Requirements.
Print every entry, word for word, and skip the images.

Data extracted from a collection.

- - - - - - -

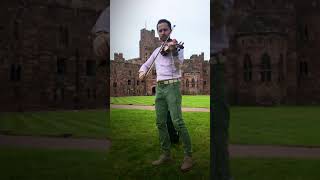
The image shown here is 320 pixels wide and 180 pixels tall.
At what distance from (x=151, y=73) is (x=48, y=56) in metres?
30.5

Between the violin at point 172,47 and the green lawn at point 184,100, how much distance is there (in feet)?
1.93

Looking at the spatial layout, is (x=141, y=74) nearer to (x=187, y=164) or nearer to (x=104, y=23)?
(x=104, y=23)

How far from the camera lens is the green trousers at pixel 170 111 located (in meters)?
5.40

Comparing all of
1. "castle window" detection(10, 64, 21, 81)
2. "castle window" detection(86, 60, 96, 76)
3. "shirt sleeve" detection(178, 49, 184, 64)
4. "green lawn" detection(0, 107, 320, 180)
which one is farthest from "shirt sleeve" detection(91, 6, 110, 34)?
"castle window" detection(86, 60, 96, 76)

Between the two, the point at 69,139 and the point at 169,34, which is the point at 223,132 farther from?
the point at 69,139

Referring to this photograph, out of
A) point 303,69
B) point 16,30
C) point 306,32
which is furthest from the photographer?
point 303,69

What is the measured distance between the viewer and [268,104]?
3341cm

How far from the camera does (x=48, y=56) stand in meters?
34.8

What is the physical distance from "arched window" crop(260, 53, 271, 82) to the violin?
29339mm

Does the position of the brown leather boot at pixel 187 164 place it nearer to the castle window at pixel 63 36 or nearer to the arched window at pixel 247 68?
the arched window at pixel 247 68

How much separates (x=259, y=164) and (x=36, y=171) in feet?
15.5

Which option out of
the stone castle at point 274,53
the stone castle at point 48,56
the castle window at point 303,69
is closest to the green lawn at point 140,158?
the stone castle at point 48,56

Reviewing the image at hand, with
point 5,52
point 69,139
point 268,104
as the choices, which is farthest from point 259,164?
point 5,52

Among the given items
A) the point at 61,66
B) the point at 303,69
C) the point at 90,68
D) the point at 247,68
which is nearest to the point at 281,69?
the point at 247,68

- - - - - - -

Result.
The image shown here is 320 pixels wide and 180 pixels tall.
At what distance from (x=151, y=73) is (x=48, y=56) in metres?
30.5

Between the violin at point 172,47 and the green lawn at point 184,100, how much distance is there (in feet)?
1.93

Looking at the spatial layout, is (x=141, y=74) nearer to (x=187, y=164) or nearer to (x=104, y=23)?
(x=104, y=23)

How far from the camera lens is the green trousers at pixel 170 111 located (in meters)?
5.40

Comparing all of
1. "castle window" detection(10, 64, 21, 81)
2. "castle window" detection(86, 60, 96, 76)
3. "shirt sleeve" detection(178, 49, 184, 64)
4. "green lawn" detection(0, 107, 320, 180)
which one is farthest from "shirt sleeve" detection(91, 6, 110, 34)?
"castle window" detection(86, 60, 96, 76)

Between the two, the point at 69,139 and the point at 169,34, which is the point at 223,132 farther from?
the point at 69,139

Referring to this photograph, out of
A) point 303,69
B) point 16,30
C) point 306,32
which is furthest from the photographer?
point 303,69

What is the measured distance between the viewer and [268,104]?
3341cm

How far from the camera does (x=48, y=56) stand in meters?
34.8

What is the physical distance from "arched window" crop(260, 53, 271, 82) to the violin?
29339mm

Does the position of the brown leather boot at pixel 187 164 place it nearer to the castle window at pixel 63 36 or nearer to the arched window at pixel 247 68?
the arched window at pixel 247 68

How much separates (x=259, y=164) and (x=36, y=171) in feet?
15.5

Which option out of
the stone castle at point 274,53
the stone castle at point 48,56
the castle window at point 303,69
is closest to the green lawn at point 140,158?
the stone castle at point 48,56

Reviewing the image at hand, with
point 5,52
point 69,139
point 268,104
as the choices, which is farthest from point 259,164?
point 5,52

Among the given items
A) the point at 61,66
B) the point at 303,69
C) the point at 90,68
D) the point at 247,68
which is nearest to the point at 281,69?
the point at 247,68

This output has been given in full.